Indexing object text with Elasticsearch

Elasticsearch or OpenSearch provides full-text search capabilities for Content Platform Engine object stores. Configuration involves adding a cluster, creating index areas, enabling classes for indexing, and selecting language analyzers.

Overview

Elasticsearch indexing enables users to search for documents based on their text content and metadata. Configuration involves setting up the infrastructure and policies for indexing content, processing text, and executing search queries.

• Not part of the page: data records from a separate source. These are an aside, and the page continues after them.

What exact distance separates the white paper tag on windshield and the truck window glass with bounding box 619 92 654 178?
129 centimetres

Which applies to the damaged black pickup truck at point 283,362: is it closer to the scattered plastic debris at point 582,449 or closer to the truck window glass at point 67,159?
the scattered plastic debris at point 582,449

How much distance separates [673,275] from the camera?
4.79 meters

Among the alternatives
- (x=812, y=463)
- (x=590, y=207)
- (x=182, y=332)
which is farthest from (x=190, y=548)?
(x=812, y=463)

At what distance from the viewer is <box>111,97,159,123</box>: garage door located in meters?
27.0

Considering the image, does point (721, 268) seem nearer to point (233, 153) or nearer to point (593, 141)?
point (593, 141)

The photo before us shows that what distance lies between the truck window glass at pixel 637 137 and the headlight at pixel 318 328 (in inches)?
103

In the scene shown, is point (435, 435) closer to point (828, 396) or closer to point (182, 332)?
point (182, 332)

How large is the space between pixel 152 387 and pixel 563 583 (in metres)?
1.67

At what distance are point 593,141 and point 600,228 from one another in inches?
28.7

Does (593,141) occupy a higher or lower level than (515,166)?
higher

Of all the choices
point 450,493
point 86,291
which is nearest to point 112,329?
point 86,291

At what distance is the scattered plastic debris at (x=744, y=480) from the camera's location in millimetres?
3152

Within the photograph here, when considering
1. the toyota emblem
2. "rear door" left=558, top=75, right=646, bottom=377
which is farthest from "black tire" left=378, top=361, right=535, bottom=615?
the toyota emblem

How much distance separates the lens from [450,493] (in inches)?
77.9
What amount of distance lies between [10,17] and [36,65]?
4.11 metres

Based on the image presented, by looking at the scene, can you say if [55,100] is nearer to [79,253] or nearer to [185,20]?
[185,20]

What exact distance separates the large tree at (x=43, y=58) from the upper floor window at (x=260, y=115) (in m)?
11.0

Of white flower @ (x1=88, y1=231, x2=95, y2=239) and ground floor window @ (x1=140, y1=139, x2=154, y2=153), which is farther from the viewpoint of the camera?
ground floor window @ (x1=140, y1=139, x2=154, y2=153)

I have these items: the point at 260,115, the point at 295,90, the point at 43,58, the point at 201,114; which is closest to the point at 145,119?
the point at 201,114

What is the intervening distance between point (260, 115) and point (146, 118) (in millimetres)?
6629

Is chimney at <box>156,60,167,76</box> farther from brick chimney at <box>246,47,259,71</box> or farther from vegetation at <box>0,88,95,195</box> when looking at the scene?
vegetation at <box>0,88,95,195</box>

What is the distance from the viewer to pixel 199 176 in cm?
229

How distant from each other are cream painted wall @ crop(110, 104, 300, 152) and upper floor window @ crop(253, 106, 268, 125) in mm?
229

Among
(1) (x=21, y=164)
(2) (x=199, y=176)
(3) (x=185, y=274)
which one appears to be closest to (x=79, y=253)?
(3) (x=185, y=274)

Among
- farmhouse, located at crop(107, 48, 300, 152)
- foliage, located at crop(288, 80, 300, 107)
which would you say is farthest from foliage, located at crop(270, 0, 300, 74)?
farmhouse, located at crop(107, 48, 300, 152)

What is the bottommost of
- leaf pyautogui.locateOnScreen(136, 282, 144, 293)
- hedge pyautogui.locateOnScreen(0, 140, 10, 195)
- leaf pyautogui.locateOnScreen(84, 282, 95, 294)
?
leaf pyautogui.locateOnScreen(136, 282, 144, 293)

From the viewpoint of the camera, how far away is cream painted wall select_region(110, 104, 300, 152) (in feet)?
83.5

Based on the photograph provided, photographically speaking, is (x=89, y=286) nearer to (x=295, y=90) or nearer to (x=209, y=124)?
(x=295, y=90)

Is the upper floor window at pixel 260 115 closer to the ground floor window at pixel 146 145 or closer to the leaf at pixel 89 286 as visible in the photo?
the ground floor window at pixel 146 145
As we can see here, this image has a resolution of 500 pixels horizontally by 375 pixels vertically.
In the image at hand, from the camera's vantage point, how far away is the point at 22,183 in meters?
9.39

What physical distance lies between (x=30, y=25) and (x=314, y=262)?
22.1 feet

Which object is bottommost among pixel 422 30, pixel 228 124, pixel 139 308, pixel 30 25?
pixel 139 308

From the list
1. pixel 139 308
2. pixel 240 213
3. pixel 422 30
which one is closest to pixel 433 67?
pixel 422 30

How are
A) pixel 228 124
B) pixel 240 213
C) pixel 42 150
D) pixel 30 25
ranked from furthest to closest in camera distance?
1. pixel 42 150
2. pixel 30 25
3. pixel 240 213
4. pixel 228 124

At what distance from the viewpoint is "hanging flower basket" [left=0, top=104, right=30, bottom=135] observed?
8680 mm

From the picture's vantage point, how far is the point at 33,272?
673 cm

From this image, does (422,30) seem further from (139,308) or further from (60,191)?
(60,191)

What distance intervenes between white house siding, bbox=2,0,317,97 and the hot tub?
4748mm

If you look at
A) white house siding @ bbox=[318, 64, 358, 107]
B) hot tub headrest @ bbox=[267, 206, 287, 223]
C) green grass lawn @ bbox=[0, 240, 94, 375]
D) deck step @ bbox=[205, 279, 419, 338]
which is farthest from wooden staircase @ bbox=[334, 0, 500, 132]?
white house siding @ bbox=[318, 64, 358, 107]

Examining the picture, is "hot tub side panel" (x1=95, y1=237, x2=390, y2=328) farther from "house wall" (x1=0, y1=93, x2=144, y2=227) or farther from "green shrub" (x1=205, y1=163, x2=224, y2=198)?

Configuration is performed at the domain and object store levels using the Administration Console for Content Platform Engine. After initial configuration, Elasticsearch automatically indexes new and modified documents in CBR-enabled classes.

Key configuration areas

Configuring Elasticsearch indexing involves these main areas:

Elasticsearch cluster: Add an Elasticsearch cluster to the Content Platform Engine domain before you can create index areas. The cluster connection defines how Content Platform Engine communicates with Elasticsearch, including connection endpoints, authentication, and SSL settings. A domain can support only one Elasticsearch cluster.
Index areas: Index areas define the connection between your object store and the Elasticsearch cluster. Create one Elasticsearch index area for each object store that requires indexing. The index area contains configuration settings for shards, replicas, and the maximum results window. Each object store supports a single Elasticsearch index area.
CBR-enabled classes: Content-based retrieval (CBR) must be enabled for each document class that you want to index. You can enable CBR for individual classes or for all classes in the object store. Only documents in CBR-enabled classes are added to the full-text index.
Language analyzers: Select one or more language analyzers that reflect the languages of your documents. Language analyzer selection affects how text is analyzed and indexed, improving search accuracy and relevance. Elasticsearch supports a wide range of language analyzers and custom analysis configurations.
Indexing queue sweep: The Elasticsearch Indexing Queue Sweep processes documents and adds them to the Elasticsearch index. The sweep runs on a schedule and processes documents in batches. You can configure the sweep schedule, batch size, and other parameters to optimize indexing performance for your workload.
Index maintenance: After initial configuration, you maintain indexes by monitoring indexing status, managing index settings, performing reindexing operations when needed, and tuning performance parameters. Regular monitoring helps ensure optimal search performance.

Configuration workflow

Follow this general workflow when you configure Elasticsearch indexing:

Add an Elasticsearch cluster to the Content Platform Engine domain
Configure Content Platform Engine to access the cluster (connection settings, authentication, SSL)
Create an Elasticsearch index area for your object store
Select one or more language analyzers for text processing
Enable CBR for the document classes that you want to index
Configure the Elasticsearch Indexing Queue Sweep schedule and parameters
Enable the sweep to begin processing documents
Monitor indexing status and tune performance as needed

The topics in the section provide detailed procedures for each configuration area.

Migration considerations

If you are migrating from Content Search Services to Elasticsearch, you can configure dual mode indexing to index content to both engines simultaneously during the migration period. Dual mode indexing validates Elasticsearch functionality without disrupting Content Search Services search capabilities.